■ **Problem to work on**: Copy out every record below, word for word.

■ **Stored dataset items**:
★ ★ ★ ★ ★

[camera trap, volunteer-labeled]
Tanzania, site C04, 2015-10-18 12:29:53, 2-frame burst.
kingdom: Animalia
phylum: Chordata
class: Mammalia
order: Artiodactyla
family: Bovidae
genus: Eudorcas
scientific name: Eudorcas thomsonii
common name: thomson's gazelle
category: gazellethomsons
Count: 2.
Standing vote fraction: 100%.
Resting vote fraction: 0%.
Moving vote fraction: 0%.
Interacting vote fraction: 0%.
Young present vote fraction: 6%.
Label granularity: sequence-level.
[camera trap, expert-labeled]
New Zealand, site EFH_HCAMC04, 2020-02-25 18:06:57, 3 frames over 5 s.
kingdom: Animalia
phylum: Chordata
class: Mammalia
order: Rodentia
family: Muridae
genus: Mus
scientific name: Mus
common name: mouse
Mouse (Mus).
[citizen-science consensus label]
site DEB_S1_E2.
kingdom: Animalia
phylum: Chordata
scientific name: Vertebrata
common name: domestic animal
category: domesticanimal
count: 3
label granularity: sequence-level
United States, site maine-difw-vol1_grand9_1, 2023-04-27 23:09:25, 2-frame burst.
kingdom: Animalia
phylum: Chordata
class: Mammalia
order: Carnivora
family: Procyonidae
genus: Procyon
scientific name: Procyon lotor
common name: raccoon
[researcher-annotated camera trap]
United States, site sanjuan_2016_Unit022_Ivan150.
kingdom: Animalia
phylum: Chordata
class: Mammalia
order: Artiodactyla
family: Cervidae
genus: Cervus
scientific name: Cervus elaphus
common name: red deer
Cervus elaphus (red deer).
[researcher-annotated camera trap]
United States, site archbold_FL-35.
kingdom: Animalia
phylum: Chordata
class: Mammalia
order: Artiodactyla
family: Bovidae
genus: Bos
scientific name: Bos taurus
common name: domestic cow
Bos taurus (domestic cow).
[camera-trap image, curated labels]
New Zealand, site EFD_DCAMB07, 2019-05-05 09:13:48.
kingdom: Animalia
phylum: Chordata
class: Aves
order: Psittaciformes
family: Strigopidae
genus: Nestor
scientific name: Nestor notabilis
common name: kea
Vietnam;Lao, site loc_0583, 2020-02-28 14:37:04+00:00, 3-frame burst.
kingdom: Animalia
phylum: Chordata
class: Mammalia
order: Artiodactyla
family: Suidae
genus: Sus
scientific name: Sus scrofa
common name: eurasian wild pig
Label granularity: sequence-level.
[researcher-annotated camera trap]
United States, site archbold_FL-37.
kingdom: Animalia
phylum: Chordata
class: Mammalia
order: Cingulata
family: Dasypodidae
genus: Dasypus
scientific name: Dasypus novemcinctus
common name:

★ ★ ★ ★ ★

■ **Written response**:
[camera trap, volunteer-labeled]
Tanzania, site C04, 2015-10-18 12:29:53, 2-frame burst.
kingdom: Animalia
phylum: Chordata
class: Mammalia
order: Artiodactyla
family: Bovidae
genus: Eudorcas
scientific name: Eudorcas thomsonii
common name: thomson's gazelle
category: gazellethomsons
Count: 2.
Standing vote fraction: 100%.
Resting vote fraction: 0%.
Moving vote fraction: 0%.
Interacting vote fraction: 0%.
Young present vote fraction: 6%.
Label granularity: sequence-level.
[camera trap, expert-labeled]
New Zealand, site EFH_HCAMC04, 2020-02-25 18:06:57, 3 frames over 5 s.
kingdom: Animalia
phylum: Chordata
class: Mammalia
order: Rodentia
family: Muridae
genus: Mus
scientific name: Mus
common name: mouse
Mouse (Mus).
[citizen-science consensus label]
site DEB_S1_E2.
kingdom: Animalia
phylum: Chordata
scientific name: Vertebrata
common name: domestic animal
category: domesticanimal
count: 3
label granularity: sequence-level
United States, site maine-difw-vol1_grand9_1, 2023-04-27 23:09:25, 2-frame burst.
kingdom: Animalia
phylum: Chordata
class: Mammalia
order: Carnivora
family: Procyonidae
genus: Procyon
scientific name: Procyon lotor
common name: raccoon
[researcher-annotated camera trap]
United States, site sanjuan_2016_Unit022_Ivan150.
kingdom: Animalia
phylum: Chordata
class: Mammalia
order: Artiodactyla
family: Cervidae
genus: Cervus
scientific name: Cervus elaphus
common name: red deer
Cervus elaphus (red deer).
[researcher-annotated camera trap]
United States, site archbold_FL-35.
kingdom: Animalia
phylum: Chordata
class: Mammalia
order: Artiodactyla
family: Bovidae
genus: Bos
scientific name: Bos taurus
common name: domestic cow
Bos taurus (domestic cow).
[camera-trap image, curated labels]
New Zealand, site EFD_DCAMB07, 2019-05-05 09:13:48.
kingdom: Animalia
phylum: Chordata
class: Aves
order: Psittaciformes
family: Strigopidae
genus: Nestor
scientific name: Nestor notabilis
common name: kea
Vietnam;Lao, site loc_0583, 2020-02-28 14:37:04+00:00, 3-frame burst.
kingdom: Animalia
phylum: Chordata
class: Mammalia
order: Artiodactyla
family: Suidae
genus: Sus
scientific name: Sus scrofa
common name: eurasian wild pig
Label granularity: sequence-level.
[researcher-annotated camera trap]
United States, site archbold_FL-37.
kingdom: Animalia
phylum: Chordata
class: Mammalia
order: Cingulata
family: Dasypodidae
genus: Dasypus
scientific name: Dasypus novemcinctus
common name:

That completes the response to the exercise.